• [STATED EXERCISE] Rewrite the records from the line that has "How much distance" through the end, changing "crossed" to "covered" and leaving everything else as it is.

• [RECORDED INFORMATION]
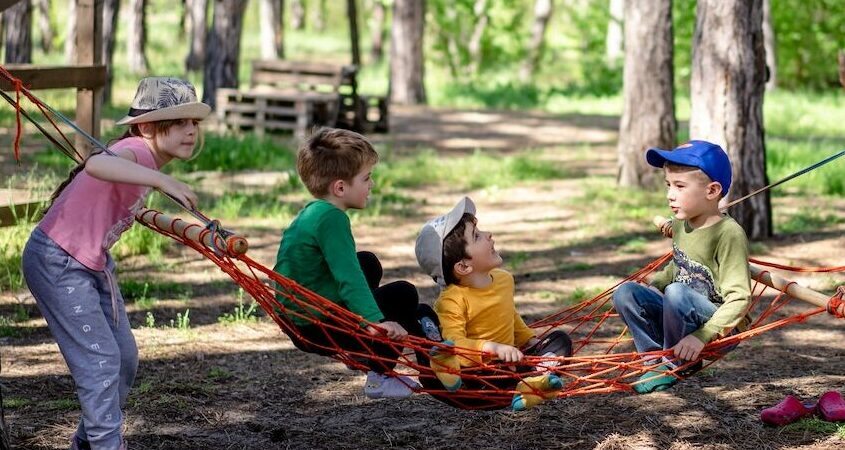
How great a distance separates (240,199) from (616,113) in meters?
10.2

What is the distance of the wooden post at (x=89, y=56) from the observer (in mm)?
6492

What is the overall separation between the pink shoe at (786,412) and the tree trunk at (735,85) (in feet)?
11.4

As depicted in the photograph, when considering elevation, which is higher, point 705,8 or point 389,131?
point 705,8

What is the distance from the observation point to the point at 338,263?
143 inches

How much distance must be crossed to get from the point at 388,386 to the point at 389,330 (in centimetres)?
31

• [EXERCISE ANSWER]
How much distance must be covered to get from the point at 388,386 to the point at 389,330 (in centimetres)?
31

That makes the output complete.